While the case played out far from Shaw Roschat’s 6,000-square-foot home near Burnaby’s Deer Lake, the focus on wealthy individuals using shell companies in tax havens has come into sharp focus since the Panama Papers leak, which expanded upon the ICIJ’s 2013 Offshore Leaks. While the Panama Papers have sent shock waves through the global business and political elite, the Offshore Leaks generated little media coverage in Canada at the time.
Both leaks contain the names and addresses of hundreds of Canadians and can be accessed in the ICIJ’s database.
Shaw Roschat is listed as a director of Amplesse Group Ltd., a company incorporated in the British Virgin Islands in 2005, along with Marie Teresa Shaw of West Vancouver, with intermediaries listed as Josephine Shaw and Asian wealth advisory company Portcullis TrustNet (BVI) Ltd.
There was no answer at Marie Teresa Shaw’s when called for comment at her West Vancouver home on Glenmaroon Road.
Reached at her home in Burnaby, which she shares with her husband, a German cabinetmaker, Shaw Roschat refused to comment about her name showing up in the ICIJ’s database.

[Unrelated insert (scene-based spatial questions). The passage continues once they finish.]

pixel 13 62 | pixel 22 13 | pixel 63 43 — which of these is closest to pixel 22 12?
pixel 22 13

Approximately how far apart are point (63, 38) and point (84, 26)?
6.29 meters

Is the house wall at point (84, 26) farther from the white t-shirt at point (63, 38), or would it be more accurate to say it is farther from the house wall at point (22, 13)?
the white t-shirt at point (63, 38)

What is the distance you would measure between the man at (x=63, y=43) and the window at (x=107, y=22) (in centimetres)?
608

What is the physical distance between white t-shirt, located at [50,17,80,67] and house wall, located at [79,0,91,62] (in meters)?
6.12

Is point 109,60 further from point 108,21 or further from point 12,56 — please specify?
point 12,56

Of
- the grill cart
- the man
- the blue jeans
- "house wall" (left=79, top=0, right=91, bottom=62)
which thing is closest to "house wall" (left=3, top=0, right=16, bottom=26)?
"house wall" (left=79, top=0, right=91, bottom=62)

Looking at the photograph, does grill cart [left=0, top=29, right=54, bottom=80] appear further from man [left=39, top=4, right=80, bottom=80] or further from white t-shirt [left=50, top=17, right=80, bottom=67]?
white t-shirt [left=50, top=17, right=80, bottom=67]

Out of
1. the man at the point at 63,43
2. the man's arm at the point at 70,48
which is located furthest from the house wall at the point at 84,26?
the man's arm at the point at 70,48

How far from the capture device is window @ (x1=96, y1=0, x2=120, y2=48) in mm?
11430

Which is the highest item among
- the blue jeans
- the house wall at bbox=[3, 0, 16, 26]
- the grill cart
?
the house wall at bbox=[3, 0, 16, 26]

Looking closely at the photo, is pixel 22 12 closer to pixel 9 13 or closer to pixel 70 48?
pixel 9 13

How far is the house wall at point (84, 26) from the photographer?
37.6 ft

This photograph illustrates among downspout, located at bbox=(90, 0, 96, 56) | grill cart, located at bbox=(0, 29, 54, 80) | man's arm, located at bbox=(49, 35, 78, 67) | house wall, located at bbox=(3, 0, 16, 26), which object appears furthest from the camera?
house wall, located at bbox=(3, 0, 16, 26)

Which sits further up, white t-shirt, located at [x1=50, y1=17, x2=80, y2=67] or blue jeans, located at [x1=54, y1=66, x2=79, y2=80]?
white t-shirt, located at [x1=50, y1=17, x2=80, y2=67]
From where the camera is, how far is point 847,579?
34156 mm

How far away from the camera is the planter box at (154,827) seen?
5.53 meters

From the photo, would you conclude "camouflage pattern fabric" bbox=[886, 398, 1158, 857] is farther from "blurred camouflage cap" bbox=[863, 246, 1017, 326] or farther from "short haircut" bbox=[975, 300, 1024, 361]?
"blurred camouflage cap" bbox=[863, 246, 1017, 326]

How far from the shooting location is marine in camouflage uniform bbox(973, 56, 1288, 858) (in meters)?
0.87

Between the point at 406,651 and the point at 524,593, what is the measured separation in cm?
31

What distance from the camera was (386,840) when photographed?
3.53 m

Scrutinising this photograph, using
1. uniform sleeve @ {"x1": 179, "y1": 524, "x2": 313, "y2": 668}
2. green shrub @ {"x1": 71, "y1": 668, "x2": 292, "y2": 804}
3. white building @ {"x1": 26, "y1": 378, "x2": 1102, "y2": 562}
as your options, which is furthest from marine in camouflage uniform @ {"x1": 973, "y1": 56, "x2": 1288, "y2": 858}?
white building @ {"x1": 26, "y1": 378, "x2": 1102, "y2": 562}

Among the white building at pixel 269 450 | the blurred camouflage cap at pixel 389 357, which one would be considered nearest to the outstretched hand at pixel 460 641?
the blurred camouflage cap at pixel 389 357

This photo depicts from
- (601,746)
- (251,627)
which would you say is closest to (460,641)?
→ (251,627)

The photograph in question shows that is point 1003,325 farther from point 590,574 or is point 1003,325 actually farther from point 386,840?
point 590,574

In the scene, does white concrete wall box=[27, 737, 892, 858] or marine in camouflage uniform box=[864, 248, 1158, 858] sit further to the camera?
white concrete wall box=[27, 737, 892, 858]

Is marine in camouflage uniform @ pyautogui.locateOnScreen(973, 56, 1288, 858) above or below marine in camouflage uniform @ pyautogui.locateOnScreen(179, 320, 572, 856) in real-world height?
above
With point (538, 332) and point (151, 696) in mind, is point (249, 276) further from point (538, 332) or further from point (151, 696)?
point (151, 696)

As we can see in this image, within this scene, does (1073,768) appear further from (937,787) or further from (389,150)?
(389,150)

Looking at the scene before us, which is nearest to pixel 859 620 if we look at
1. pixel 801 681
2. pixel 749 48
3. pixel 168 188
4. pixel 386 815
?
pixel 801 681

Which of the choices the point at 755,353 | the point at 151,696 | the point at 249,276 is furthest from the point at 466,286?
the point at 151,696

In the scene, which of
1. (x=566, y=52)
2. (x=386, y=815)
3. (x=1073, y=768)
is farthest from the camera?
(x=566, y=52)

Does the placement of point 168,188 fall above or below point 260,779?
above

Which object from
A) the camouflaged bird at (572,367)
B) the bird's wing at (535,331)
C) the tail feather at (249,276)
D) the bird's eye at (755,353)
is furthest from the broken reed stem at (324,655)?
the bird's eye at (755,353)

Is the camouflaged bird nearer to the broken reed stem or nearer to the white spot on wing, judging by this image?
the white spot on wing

“That’s none of your business,” Roschat said. “You don’t have to know anything because it’s none of your business.”
An ICIJ database disclaimer states that “there are legitimate uses for offshore companies and trusts.
“We do not intend to suggest or imply that any persons, companies or other entities included in the ICIJ Offshore Leaks Database have broken the law or otherwise acted improperly.”